Is this a problem with Twitter? Possibly. I think they could redesign their sign up process to single out and hand-hold people who have no idea what it’s about. Twitter is the medium through which we connect, but like strangers at a party we’re often dumbstruck when faced with talking to people we don’t know. Here’s a question whose answer might make you a millionaire: how can we bridge that gap? How can bridge the gap between the technology that allows us to say hello, and actually saying ‘hello’?

Or look at this another way. Why do we want a bunch of followers we don’t know to listen to what we’ve got to say? Is it because it allows us to touch our own version of celebrity? How arrogant are we?!?! I have enough trouble keeping up with the few ‘real’ friends I have, let alone telling my Twitter followers what I’ve been up to. Is Twitter, like Facebook, a substitute for lazy friendship?

Maybe. Twitter, Facebook, email and even texting allows us to engage in one way communication without worrying about what the other person has to say. The great thing about these forms of communication is that we can reply when we want to, and carefully craft what we want to say (and how it’ll be interpretted). And yet Twitter brings us, almost, full circle.
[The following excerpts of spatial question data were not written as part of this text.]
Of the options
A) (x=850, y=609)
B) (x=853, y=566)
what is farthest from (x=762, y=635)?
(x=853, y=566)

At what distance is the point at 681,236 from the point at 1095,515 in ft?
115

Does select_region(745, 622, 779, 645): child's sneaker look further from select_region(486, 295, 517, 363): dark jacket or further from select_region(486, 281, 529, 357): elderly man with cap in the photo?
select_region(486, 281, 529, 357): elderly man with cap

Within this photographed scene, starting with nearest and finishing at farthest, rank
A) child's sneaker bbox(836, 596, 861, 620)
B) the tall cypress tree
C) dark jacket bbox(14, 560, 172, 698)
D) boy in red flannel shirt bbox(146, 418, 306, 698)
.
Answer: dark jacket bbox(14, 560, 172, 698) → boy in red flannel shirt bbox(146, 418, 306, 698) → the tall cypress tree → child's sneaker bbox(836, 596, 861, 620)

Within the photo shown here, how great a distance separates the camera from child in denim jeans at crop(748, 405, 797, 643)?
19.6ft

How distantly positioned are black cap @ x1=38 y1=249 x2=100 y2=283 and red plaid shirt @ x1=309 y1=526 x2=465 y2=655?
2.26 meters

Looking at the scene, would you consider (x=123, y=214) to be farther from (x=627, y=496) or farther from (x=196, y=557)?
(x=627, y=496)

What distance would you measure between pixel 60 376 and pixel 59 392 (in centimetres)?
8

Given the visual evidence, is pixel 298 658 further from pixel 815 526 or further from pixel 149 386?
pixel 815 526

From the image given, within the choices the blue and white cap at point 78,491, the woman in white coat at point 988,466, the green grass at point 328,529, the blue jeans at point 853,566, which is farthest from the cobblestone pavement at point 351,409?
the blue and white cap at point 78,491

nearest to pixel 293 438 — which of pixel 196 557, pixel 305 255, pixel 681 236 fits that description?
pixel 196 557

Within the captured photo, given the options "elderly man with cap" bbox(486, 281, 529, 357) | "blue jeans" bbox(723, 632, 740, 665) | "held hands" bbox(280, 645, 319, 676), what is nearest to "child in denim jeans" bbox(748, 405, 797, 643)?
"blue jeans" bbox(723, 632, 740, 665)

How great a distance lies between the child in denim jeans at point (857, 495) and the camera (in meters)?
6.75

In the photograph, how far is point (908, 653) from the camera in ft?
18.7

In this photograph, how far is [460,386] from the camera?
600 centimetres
All these forms of communicaiton are in some way instantaneous, but Twitter as a form of communication encourages conversation in real time. It’s like text messaging on acid, and allows us to join conversations with people that share our interests – not necessairily close friends.

Many many many years ago, I wrote a paper on how the internet segregates people not by gender, race, religion etc, but by interest, by values. It segregates us by who we really are. In fact, segregates is the wrong word. It does not segregate, it unites.

And perhaps that’s the point of Twitter. It brings us together, because we are compelled to join in, and it brings us together with those who share our interests and values. They may not be our real friends, but then maybe we can have different types of friends. One type is no better or more valued than the other – we just need them at different times of the day, week, month, and our life.